29/09/2009

Réflexions après le déluge lacté = Reflexiones tras el diluvio lácteo 2/2

“Des millions de litres de lait ont été jetés à la poubelle”. “Un océan de lait qui ne sera jamais bu”.

Ces deux phrases ou leurs équivalents surgissent ces jours-ci spontanément aussi bien dans les conversations et dans les journaux parlés et télévisés que dans les textes écrits du monde entier.

L’action, soutenue par les associations laitières les plus revendicatives de toute l’Europe, a été menée sans que soit pris en considération l’énorme impact symbolique que cette destruction pouvait provoquer, aussi bien dans l’imaginaire collectif européen que dans le sentiment humanitaire mondial, parfaitement informé de la mortalité infantile produite par la faim à un rythme hallucinant et à échelle universelle, autant dans le tiers-monde des pays pauvres et en retard de développement que dans le quart-monde des pays riches et privilégiés.

Malheureusement, le phénomène s’est répandu dans toute l’Europe, probablement parce qu’il a été initié par la France et la Belgique, c’est-à-dire deux des pays fondateurs des Communautés européennes, qui évoluèrent pour devenir l’actuelle Union européenne composée de vingt-sept états souverains.

Dans la Manche française, quatre-vingts producteurs ont répandu septante mille litres de lait dans un champ non cultivé le premier jour de grève. A Ciney, en Belgique, proportionnellement beaucoup plus de producteurs laitiers qu’en France, excités par leurs associations qui souhaitaient attirer l’attention en battant le record du voisin français, ont jeté en un seul jour, et en pure perte, trois millions de litres de lait, c’est-à-dire la quantité d’une journée de production laitière de toute la Wallonie, la région actuellement la plus pauvre du pays.

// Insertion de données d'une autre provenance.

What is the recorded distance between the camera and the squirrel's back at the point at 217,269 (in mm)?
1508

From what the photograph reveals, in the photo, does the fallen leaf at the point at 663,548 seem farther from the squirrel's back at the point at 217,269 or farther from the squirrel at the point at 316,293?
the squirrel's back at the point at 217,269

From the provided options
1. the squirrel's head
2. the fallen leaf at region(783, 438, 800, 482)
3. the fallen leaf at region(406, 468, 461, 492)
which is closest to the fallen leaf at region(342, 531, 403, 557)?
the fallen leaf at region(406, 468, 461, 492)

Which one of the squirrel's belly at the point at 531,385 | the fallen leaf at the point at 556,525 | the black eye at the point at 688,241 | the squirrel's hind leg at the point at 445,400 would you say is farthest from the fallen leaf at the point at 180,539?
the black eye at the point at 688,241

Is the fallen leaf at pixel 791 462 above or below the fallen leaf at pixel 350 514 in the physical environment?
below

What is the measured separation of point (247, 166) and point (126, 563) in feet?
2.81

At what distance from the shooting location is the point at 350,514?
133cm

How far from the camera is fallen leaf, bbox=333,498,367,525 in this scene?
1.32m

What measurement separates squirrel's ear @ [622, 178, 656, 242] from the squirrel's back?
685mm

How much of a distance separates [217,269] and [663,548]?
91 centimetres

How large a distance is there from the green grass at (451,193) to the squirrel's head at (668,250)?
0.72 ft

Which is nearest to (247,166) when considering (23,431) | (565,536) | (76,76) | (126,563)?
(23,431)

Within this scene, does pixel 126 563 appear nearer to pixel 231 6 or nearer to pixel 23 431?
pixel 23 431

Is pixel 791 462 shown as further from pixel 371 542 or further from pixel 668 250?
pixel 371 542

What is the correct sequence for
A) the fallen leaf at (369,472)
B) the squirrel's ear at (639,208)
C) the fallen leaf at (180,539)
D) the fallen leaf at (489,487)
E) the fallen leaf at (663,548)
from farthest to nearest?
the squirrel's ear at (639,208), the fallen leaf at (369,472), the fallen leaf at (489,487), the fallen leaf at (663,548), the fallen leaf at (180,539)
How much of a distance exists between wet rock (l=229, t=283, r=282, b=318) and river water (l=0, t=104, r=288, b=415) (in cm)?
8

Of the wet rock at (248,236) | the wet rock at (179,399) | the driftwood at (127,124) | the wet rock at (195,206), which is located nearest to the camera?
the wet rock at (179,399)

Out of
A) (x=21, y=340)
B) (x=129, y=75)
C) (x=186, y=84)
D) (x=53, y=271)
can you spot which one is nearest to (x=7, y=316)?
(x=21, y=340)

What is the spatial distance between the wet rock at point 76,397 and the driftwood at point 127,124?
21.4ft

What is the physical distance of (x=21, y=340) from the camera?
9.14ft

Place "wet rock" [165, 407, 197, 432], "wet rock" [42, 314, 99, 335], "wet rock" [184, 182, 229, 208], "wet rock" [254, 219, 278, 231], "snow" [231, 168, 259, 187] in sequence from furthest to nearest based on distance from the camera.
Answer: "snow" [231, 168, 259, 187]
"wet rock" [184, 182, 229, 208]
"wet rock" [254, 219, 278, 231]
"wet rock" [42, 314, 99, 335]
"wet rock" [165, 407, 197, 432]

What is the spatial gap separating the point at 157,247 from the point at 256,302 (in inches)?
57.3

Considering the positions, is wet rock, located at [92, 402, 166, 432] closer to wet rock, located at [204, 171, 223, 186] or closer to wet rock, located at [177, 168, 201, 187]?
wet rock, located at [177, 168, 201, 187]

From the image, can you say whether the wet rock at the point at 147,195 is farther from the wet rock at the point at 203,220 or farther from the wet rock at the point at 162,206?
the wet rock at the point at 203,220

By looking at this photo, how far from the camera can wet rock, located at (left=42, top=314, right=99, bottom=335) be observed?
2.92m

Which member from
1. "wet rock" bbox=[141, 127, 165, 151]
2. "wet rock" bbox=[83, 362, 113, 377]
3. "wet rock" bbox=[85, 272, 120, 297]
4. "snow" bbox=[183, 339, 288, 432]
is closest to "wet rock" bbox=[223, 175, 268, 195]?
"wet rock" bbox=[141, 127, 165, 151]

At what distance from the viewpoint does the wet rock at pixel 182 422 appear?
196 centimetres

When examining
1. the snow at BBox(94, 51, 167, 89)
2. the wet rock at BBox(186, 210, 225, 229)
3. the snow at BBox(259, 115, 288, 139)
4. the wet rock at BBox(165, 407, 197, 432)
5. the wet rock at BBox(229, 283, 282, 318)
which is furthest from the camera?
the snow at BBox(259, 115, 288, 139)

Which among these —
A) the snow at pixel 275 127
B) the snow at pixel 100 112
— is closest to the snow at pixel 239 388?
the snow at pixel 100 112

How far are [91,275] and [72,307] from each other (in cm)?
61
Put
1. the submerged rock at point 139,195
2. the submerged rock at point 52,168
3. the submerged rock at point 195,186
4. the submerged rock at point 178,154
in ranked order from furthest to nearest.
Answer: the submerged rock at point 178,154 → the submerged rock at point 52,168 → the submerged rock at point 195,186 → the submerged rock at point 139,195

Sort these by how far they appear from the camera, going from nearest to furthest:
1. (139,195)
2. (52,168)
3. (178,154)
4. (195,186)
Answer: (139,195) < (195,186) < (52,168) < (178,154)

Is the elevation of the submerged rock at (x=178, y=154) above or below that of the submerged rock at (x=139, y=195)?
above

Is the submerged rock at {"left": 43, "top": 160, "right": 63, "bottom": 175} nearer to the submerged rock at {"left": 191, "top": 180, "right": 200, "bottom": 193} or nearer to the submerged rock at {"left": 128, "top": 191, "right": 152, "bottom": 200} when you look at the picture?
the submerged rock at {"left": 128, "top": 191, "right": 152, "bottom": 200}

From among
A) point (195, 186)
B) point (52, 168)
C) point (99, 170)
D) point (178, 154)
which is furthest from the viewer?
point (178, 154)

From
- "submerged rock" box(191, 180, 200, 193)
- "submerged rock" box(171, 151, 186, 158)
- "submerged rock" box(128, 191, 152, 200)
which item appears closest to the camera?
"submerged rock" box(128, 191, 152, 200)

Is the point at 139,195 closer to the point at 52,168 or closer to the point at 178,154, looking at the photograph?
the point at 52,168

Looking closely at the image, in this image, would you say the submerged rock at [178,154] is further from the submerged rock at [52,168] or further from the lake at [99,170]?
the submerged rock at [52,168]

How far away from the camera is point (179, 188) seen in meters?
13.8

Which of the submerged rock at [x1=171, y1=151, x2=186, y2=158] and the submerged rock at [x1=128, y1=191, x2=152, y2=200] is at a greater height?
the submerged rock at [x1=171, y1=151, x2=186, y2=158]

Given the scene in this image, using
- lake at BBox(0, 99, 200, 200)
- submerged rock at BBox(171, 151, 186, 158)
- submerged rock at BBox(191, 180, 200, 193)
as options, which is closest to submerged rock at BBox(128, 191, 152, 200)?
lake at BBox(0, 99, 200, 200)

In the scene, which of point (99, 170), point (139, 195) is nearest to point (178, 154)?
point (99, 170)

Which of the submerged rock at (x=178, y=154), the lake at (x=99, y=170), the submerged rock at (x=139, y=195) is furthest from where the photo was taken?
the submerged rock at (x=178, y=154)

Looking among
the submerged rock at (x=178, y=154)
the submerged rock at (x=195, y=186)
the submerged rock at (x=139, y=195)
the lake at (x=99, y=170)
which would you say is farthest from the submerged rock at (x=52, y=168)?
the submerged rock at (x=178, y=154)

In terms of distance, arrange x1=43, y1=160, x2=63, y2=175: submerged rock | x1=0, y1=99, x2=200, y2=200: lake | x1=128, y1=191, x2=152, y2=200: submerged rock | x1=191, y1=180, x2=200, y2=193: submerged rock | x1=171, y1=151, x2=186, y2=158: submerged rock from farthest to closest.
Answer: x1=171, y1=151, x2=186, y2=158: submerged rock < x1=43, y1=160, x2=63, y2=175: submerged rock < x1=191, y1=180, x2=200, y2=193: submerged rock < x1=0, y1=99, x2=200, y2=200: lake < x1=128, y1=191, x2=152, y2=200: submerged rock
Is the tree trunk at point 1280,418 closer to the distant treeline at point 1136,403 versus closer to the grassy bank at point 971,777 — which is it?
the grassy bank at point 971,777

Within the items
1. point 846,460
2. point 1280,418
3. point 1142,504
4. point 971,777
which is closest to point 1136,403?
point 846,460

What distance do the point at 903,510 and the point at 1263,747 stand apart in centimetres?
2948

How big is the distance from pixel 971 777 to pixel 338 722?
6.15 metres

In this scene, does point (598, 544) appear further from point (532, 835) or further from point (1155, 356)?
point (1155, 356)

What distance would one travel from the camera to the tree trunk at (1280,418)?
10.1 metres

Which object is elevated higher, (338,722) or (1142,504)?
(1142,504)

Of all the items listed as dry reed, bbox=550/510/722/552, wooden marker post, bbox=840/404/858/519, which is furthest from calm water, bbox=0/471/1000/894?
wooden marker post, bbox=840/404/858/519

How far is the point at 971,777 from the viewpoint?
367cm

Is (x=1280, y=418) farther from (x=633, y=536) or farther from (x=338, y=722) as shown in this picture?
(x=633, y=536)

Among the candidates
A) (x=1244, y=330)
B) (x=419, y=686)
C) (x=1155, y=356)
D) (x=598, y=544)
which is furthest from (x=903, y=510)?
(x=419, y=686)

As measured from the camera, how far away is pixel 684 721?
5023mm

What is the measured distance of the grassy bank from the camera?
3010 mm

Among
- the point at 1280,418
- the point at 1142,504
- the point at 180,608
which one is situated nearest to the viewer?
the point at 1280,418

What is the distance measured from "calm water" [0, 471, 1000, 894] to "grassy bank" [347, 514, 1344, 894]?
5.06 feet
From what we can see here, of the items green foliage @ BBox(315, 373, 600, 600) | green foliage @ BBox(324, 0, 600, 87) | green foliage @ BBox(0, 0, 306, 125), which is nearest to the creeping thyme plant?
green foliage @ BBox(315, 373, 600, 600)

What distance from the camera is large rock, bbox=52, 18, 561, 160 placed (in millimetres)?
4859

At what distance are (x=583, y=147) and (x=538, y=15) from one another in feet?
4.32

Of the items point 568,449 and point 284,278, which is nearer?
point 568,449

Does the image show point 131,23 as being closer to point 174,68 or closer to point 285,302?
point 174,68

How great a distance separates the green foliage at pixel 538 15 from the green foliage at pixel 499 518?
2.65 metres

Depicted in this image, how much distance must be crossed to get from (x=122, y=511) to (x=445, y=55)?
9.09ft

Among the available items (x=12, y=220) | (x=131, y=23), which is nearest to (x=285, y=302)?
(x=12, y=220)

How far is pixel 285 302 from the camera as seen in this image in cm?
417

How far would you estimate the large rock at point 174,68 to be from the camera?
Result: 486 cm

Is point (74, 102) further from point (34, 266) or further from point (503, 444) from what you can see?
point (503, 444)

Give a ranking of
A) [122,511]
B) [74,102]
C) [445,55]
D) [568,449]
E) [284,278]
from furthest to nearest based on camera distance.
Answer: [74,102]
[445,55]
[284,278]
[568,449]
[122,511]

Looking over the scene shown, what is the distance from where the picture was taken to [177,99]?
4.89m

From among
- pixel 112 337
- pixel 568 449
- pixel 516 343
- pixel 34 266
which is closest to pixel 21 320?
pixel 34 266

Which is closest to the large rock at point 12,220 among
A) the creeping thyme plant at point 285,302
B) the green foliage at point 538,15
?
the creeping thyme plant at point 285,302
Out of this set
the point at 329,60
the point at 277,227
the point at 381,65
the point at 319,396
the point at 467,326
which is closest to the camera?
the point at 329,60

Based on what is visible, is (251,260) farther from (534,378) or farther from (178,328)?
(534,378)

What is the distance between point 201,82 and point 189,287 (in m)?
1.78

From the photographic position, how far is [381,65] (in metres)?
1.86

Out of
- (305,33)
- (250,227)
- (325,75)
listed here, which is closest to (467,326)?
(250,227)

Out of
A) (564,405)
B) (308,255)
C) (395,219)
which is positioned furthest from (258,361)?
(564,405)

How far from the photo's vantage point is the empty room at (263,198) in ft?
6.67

Malheureusement, ce triste spectacle a été monté sur des bases sociogénétiques fausses, ce qui peut donner lieu à d’autres manifestations analogues qui peuvent affecter gravement le contrat social qui unit symboliquement et juridiquement une des plus grandes communautés de citoyens du monde entier : notre Union européenne.

« En réalité, les producteurs laitiers n’ont pas été victimes d’un marché soi-disant dérégulé, mais d’une chute brutale de la demande à la suite de la crise économique. On n’a jamais vu une telle baisse de la consommation, notamment sur des produits à forte valeur ajoutée (fromages, yaourts, etc.) alors que le marché croissait régulièrement jusque-là de 1 à 2 % par an. »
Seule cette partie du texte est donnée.